Work required
This exercise asks for an exact transcription of every entry.

____

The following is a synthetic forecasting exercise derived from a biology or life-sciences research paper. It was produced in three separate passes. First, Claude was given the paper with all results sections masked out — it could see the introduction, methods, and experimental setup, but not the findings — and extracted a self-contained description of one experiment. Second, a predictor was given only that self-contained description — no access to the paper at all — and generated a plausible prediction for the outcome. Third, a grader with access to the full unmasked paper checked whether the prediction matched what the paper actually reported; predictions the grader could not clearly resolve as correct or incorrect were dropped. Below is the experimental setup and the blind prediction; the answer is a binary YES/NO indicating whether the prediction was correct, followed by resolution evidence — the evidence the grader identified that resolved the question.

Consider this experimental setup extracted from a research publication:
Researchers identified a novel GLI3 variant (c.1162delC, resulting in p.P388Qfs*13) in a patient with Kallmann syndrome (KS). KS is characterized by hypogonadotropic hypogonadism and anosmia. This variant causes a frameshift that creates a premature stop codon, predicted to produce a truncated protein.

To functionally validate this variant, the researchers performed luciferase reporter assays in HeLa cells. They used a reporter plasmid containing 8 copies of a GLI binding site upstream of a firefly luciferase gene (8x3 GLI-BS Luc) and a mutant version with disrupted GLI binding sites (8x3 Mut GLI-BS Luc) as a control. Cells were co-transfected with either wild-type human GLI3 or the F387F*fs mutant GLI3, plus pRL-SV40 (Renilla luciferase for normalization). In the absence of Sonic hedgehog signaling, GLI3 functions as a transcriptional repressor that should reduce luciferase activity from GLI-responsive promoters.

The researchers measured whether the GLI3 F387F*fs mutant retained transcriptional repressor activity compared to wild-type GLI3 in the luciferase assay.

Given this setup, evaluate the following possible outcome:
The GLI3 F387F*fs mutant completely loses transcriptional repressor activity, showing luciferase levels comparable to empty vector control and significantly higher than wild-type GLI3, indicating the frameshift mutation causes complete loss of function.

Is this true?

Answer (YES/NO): NO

____

Output
The following is a synthetic forecasting exercise derived from a biology or life-sciences research paper. It was produced in three separate passes. First, Claude was given the paper with all results sections masked out — it could see the introduction, methods, and experimental setup, but not the findings — and extracted a self-contained description of one experiment. Second, a predictor was given only that self-contained description — no access to the paper at all — and generated a plausible prediction for the outcome. Third, a grader with access to the full unmasked paper checked whether the prediction matched what the paper actually reported; predictions the grader could not clearly resolve as correct or incorrect were dropped. Below is the experimental setup and the blind prediction; the answer is a binary YES/NO indicating whether the prediction was correct, followed by resolution evidence — the evidence the grader identified that resolved the question.

Consider this experimental setup extracted from a research publication:
Researchers identified a novel GLI3 variant (c.1162delC, resulting in p.P388Qfs*13) in a patient with Kallmann syndrome (KS). KS is characterized by hypogonadotropic hypogonadism and anosmia. This variant causes a frameshift that creates a premature stop codon, predicted to produce a truncated protein.

To functionally validate this variant, the researchers performed luciferase reporter assays in HeLa cells. They used a reporter plasmid containing 8 copies of a GLI binding site upstream of a firefly luciferase gene (8x3 GLI-BS Luc) and a mutant version with disrupted GLI binding sites (8x3 Mut GLI-BS Luc) as a control. Cells were co-transfected with either wild-type human GLI3 or the F387F*fs mutant GLI3, plus pRL-SV40 (Renilla luciferase for normalization). In the absence of Sonic hedgehog signaling, GLI3 functions as a transcriptional repressor that should reduce luciferase activity from GLI-responsive promoters.

The researchers measured whether the GLI3 F387F*fs mutant retained transcriptional repressor activity compared to wild-type GLI3 in the luciferase assay.

Given this setup, evaluate the following possible outcome:
The GLI3 F387F*fs mutant completely loses transcriptional repressor activity, showing luciferase levels comparable to empty vector control and significantly higher than wild-type GLI3, indicating the frameshift mutation causes complete loss of function.

Is this true?

Answer (YES/NO): NO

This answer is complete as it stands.